ChatGPT response generation
We generated ChatGPT responses corresponding to the collected questions. We input the combined text in the form of “(question title) (question content)” into untrained ChatGPT. We used questioners’ questions verbatim, without any fine-tuning or additional prompt engineering, and then generated ChatGPT responses in Korean, consistent with the source text. The ChatGPT session was reset for each question after a response was generated. We used GPT-4o because it is known to perform better on multi-language tasks and generates more reliable responses compared to the previous model. 34
Analysis of responses
We analyzed the length of diet-related questions, responses from dietitians, and responses from ChatGPT, as well as the text similarity between ChatGPT's responses and those of dietitians. The length of each text was calculated in two ways: by word count and by token count. To calculate the word count, the text was divided into words based on spaces and special characters. For the token count, each text was tokenized by dividing it into morphemes with Okt, a Korean morphological analyzer. 35 Unlike English, Korean is an agglutinative and ambiguous language; the meaning of a suffix can change depending on the nominal or predicate stem it attaches to. 36 As Korean is different from English, we calculated and compared the similarities between the token sets of dietitian responses and ChatGPT-generated responses in various ways. We used five similarity coefficient metrics, including Dice Coefficient (DC), Jaccard Index (JI), Overlap Coefficient (OC), Cosine Similarity (CS), and Term Frequency-Inverse Document Frequency (TF-IDF).37,38 All measures ranged from 0 to 1, where 1 is the highest similarity and 0 is the lowest similarity between the two texts.
We compared the responses from dietitians with those generated by ChatGPT using paired t-tests, considering the number of tokens and the number of words in responses. The mean, standard deviation, minimum, and maximum values of the five similarity indices were calculated. Based on the arithmetic mean of the five similarity indices, we identified questions with the top 5% (n = 46) and bottom 5% (n = 46) response similarities between dietitians and ChatGPT.
By reviewing the questions with the top 5% response similarity, we identified the characteristics of the questions to which ChatGPT generated responses similar to those of dietitians.
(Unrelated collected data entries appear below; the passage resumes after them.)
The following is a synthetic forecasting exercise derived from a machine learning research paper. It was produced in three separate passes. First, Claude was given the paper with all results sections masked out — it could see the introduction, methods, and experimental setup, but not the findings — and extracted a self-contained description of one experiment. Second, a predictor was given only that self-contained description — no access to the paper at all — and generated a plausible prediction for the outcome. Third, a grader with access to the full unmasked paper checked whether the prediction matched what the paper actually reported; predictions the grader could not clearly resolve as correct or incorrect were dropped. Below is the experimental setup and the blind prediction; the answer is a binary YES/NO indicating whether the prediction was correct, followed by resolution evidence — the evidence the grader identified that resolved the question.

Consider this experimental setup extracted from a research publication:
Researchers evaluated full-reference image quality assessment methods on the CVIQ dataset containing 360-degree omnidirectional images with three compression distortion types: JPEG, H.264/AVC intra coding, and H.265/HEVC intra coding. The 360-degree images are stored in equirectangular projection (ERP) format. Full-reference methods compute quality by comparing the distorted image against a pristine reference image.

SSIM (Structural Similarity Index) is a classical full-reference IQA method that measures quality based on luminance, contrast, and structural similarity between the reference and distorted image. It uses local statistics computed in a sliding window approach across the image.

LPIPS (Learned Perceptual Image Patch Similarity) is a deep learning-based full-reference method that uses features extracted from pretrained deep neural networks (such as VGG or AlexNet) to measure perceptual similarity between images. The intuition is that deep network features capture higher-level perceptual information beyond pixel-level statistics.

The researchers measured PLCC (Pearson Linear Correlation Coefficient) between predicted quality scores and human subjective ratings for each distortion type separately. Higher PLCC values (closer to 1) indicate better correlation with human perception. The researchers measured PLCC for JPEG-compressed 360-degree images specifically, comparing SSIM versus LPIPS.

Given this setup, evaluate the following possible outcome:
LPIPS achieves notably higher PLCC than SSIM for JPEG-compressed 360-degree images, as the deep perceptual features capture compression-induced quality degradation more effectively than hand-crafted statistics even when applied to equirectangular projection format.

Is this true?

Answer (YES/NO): NO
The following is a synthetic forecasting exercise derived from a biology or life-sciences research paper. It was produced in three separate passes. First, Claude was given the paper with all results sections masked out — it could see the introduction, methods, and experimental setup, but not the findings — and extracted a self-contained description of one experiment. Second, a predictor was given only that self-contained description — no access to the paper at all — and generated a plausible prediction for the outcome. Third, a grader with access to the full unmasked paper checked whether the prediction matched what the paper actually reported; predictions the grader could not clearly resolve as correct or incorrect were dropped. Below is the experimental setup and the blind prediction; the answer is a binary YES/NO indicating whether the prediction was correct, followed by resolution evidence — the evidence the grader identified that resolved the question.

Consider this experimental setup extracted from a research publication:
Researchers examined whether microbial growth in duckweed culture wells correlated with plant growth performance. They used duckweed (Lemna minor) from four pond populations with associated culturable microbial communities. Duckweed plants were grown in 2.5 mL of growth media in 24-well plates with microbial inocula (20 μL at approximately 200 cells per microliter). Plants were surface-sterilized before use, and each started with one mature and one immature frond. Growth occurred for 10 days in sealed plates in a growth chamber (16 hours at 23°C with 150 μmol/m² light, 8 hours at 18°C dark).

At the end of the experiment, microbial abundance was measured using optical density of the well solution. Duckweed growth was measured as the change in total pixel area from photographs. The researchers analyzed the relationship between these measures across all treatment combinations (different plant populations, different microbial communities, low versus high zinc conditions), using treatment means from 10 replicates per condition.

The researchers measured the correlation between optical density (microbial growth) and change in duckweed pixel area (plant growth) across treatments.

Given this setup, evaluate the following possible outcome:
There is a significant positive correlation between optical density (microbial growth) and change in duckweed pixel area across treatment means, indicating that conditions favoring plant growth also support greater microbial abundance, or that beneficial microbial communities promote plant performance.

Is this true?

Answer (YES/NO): YES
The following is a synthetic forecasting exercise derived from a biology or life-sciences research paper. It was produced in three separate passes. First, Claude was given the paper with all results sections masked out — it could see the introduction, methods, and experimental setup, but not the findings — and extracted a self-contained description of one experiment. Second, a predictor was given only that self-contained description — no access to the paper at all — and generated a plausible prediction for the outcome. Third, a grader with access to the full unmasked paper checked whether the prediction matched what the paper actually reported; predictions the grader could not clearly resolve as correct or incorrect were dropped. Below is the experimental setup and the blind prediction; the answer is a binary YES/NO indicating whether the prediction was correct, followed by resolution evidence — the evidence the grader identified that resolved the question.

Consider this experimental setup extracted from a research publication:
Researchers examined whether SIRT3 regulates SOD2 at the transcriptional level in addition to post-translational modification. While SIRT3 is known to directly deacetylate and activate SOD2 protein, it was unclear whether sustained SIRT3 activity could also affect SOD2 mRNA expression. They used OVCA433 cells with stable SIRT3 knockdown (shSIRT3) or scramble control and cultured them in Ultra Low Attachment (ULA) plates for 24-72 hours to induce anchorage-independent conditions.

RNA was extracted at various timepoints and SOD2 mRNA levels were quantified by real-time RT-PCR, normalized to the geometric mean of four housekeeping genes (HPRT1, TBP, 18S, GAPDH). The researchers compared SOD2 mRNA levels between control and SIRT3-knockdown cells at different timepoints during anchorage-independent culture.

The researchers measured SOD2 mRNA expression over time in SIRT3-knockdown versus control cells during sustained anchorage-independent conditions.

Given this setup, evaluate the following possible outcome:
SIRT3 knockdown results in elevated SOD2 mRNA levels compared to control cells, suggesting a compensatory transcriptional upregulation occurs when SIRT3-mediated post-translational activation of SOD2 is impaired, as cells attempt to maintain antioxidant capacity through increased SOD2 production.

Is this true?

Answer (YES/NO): NO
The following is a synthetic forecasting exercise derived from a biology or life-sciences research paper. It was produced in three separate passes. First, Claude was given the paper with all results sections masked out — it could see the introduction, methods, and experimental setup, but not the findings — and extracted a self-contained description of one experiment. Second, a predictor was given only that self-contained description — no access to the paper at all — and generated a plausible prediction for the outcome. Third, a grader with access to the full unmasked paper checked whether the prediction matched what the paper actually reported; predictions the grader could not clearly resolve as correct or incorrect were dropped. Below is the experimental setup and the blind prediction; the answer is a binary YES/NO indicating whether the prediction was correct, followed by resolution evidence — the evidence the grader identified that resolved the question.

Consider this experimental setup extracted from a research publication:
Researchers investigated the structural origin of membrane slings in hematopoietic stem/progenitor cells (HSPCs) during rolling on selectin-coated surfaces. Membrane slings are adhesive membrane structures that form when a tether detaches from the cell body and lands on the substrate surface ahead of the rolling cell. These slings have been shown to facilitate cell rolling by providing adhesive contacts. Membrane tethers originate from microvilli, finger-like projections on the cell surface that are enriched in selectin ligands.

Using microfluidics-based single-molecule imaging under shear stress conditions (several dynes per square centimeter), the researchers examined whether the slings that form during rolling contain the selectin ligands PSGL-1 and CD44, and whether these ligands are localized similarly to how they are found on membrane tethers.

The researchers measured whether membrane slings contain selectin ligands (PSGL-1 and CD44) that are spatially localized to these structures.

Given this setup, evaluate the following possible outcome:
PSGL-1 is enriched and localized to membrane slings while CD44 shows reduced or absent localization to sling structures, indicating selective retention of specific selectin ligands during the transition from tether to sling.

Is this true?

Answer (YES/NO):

SKC initially reviewed the questions and developed an initial categorization of their characteristics. Subsequently, all authors participated in reviewing how the categories were constructed and whether there were more representative features that could be used. After all authors discussed and agreed on the categorization, characteristics of the high similarity questions were categorized as follows: questions about specific branded products; questions about calorie or nutrient content of food items; questions about the interpretation of nutrition facts; questions about nutritional terminologies or concepts; provision of information on specific food items or portions; the questioner's context (e.g., when to eat, the purpose of dietary management); the questioner's personal characteristics; or the questioner's physical activity level. After all authors discussed and agreed on the categorization, one author (SKC) coded the high similarity questions according to their characteristics. Questions were coded with at least one characteristic. After the coding was completed, all authors reviewed the coding results and discussed whether the coding was consistent with the agreed-upon categorization. We also reviewed the content of responses with a bottom 5% similarity between dietitians and ChatGPT to identify reasons for the low similarity. The review and coding process was the same for the categorization of the characteristics of high-similarity questions.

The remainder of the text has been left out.